66. THE FLAMINGOS: I Only Have Eyes For You/ Goodnight Sweetheart (1959)
The Flamingos had been recording since 1953, cutting records for Chance, Parrot, Checker and Decca with varying degrees of success, usually concentrating on original material. But when the Chicago-based vocal group signed for George Goldner's End label in 1958, Goldner suggested a switch to standards, a ploy that paid off. I Only Have Eyes For You had been around forever-- dance bandleader Ben Selvin notched a hit with it during 1934. The Flamingos, however, completely re-shaped the oldie, their opening guitar chord followed by piano triplets and that haunting, echo-filled " shoo-bop-she-bop" phrase spooked up the Al Dubin and Harry Warren classic and created what many consider as greatest of all doo wop releases. Art Garfunkel's shameless identikit arrangement in 1975 topped the UK charts, while The Flamingos' version, featuring the lead of Nate Nelson and the flowing falsetto of Terry Johnson, has been heard over 50 soundtracks, memorably in Robert De Niro's A Bronx Tale.
Availability: The End Story Westside CD
65. KETTY LESTER: Love Letters/ I'm A Fool To Want You (1962)
The song was hardly new.

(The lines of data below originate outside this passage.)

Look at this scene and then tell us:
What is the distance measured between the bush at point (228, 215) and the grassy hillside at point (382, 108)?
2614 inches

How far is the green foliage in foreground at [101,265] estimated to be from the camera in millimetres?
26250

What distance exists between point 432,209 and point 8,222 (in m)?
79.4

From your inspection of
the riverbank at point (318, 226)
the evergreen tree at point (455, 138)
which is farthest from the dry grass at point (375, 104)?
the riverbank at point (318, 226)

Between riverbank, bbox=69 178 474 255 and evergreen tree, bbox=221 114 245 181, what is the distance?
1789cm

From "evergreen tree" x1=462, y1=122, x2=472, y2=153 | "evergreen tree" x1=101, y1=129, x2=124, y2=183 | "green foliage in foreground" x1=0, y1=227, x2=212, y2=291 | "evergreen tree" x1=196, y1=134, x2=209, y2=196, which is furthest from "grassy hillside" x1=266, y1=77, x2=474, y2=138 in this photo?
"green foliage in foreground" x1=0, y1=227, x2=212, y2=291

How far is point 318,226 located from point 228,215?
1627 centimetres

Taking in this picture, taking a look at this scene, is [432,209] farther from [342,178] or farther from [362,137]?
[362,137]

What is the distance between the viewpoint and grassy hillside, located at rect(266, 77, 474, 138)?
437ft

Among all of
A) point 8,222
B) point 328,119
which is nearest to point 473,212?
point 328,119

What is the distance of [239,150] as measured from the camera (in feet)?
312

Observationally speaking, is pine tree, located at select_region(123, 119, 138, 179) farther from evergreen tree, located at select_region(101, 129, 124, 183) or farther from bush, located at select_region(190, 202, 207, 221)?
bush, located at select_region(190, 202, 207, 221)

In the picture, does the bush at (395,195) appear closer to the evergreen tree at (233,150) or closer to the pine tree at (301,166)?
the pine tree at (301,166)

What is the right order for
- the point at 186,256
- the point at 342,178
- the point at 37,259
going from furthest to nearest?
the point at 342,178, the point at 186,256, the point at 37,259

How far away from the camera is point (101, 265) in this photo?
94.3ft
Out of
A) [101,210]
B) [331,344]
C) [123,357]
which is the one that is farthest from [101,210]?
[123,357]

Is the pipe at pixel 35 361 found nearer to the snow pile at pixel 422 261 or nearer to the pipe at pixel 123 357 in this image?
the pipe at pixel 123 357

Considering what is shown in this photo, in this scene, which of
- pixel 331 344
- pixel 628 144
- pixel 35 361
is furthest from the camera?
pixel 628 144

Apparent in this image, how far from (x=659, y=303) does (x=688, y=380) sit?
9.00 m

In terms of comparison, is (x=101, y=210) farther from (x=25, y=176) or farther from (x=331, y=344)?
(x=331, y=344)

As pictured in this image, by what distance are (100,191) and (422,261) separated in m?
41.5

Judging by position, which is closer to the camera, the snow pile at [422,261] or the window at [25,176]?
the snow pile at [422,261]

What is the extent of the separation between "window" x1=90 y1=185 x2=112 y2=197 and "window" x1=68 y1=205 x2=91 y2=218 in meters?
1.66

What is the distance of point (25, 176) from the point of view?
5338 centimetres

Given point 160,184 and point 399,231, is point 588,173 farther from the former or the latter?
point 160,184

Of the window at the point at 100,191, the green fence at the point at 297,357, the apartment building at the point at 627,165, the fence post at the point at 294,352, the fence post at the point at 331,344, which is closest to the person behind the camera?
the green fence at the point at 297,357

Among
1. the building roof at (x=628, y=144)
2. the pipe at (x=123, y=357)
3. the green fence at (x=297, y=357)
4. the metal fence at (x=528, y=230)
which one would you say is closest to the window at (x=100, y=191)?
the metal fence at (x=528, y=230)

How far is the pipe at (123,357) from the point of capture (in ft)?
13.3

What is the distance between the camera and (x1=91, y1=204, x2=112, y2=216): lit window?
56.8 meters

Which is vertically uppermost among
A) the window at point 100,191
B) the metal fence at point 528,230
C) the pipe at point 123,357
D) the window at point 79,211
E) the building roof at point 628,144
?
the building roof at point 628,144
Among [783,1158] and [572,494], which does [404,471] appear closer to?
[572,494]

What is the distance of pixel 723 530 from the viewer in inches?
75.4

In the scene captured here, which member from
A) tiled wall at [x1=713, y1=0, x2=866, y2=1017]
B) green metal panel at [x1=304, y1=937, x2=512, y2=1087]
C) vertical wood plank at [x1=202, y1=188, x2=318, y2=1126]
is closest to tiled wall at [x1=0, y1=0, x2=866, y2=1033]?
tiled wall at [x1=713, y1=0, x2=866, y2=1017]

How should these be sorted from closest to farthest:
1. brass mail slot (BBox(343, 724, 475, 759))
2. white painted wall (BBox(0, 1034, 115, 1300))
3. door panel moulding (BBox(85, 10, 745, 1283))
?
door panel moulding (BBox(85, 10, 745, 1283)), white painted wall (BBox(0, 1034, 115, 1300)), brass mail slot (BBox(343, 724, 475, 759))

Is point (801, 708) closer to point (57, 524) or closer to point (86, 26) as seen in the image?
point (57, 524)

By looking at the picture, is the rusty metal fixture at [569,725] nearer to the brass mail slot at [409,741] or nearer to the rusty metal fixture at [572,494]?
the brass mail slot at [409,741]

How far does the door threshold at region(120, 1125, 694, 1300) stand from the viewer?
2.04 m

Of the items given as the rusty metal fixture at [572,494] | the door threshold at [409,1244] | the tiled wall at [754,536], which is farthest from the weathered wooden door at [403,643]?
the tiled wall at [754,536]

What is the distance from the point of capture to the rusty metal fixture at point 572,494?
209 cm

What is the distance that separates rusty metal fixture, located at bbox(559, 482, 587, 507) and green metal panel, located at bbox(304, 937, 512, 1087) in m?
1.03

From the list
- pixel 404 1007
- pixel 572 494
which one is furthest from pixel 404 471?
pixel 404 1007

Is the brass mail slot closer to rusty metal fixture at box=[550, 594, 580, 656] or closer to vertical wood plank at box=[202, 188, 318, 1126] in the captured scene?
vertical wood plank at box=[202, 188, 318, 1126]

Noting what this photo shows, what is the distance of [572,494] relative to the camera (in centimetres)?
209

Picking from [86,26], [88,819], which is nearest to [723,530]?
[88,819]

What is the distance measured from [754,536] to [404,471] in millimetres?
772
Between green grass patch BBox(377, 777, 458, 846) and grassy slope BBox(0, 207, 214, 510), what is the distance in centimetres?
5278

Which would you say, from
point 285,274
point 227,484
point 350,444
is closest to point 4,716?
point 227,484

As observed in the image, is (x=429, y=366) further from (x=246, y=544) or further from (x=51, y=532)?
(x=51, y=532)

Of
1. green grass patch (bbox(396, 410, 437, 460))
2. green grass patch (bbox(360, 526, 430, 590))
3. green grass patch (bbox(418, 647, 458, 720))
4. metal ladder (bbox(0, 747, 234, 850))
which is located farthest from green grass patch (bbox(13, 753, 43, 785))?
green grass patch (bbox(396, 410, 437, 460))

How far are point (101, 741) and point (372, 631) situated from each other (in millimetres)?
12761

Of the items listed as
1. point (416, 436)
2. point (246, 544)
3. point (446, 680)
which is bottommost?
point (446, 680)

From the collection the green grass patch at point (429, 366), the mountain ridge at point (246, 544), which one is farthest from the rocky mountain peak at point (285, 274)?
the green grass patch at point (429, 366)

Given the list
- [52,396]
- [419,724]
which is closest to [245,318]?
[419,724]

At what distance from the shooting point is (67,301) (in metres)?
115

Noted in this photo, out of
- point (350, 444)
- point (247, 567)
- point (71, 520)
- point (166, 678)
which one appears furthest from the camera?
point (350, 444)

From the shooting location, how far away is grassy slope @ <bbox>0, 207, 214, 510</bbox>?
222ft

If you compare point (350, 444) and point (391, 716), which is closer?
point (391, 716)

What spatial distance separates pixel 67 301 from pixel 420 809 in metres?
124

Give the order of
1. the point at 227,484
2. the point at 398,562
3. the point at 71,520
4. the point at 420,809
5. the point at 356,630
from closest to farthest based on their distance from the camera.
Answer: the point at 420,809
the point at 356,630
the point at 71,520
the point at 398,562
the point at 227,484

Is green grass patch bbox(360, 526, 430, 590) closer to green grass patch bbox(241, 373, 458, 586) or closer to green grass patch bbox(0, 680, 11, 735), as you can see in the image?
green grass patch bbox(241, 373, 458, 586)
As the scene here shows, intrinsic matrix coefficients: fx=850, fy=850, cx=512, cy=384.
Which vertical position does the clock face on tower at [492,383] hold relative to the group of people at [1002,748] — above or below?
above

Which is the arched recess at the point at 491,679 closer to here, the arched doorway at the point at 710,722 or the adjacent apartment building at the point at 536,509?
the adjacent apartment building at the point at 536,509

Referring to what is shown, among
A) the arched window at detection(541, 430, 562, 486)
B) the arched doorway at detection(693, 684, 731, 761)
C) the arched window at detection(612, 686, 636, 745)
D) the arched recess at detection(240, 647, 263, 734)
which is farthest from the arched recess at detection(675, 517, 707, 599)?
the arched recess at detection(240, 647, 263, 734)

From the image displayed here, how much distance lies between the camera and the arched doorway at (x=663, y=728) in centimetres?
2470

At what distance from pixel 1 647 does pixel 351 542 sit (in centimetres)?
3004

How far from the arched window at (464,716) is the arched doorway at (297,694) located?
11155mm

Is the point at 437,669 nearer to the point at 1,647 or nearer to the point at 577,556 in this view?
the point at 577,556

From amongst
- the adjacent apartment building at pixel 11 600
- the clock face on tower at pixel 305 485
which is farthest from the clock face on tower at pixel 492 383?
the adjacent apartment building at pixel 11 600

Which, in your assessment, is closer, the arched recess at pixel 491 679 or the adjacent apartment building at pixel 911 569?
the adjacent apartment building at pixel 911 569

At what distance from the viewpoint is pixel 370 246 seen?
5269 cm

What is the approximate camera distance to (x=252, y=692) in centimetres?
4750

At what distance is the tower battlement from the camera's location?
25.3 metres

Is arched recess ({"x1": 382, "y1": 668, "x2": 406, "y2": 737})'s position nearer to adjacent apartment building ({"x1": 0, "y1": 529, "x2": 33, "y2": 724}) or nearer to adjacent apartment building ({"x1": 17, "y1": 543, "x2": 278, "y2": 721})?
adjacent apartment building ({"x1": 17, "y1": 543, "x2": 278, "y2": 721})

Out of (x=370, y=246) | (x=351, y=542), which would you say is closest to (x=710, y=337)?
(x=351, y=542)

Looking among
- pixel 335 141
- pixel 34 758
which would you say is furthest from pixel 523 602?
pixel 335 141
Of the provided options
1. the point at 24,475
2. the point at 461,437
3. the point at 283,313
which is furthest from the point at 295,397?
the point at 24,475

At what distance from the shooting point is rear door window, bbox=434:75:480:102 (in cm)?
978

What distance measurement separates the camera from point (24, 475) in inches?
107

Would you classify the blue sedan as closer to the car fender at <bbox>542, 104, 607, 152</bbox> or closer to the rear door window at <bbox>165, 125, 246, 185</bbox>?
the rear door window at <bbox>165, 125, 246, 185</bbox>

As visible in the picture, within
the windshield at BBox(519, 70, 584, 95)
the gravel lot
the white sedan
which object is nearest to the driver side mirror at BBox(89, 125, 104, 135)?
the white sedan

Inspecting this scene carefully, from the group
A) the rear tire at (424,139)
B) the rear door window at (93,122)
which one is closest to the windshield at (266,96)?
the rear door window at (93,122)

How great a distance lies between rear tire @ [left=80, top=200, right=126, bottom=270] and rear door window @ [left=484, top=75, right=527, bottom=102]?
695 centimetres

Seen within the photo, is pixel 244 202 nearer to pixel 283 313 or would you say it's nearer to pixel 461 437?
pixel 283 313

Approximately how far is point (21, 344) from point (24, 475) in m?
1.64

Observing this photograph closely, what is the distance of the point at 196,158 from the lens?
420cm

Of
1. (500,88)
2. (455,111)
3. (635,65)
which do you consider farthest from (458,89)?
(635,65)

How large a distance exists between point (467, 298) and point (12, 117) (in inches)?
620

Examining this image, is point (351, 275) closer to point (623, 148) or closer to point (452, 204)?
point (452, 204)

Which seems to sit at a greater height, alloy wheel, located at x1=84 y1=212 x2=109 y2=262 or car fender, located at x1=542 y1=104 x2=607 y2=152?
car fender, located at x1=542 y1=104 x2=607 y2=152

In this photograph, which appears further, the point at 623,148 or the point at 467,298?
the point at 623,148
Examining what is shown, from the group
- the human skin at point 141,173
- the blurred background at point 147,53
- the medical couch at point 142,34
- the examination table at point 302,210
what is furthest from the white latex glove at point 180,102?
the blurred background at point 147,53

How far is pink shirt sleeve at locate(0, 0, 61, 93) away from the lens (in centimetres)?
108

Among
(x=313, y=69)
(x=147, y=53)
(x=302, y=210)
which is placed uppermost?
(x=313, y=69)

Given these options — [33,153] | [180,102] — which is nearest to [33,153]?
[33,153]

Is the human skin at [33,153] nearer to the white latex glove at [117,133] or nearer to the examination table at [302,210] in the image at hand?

Dick Haymes had charted with a ballad rendition of the Edward Heyman and Victor Young song in 1945. As far as Arkansas' Ketty Lester was concerned, it wassn't even going to be an A-side, merely the reverse of a song called I'm A Fool To Want You. But it was Love Letters, all decked out in a gospel-piano setting, that got the airplay and kickstarted a singing career that somehow merged into one that was slightly more thespian; Ketty eventually becoming a regular on the TV series, Little House On The Prairie.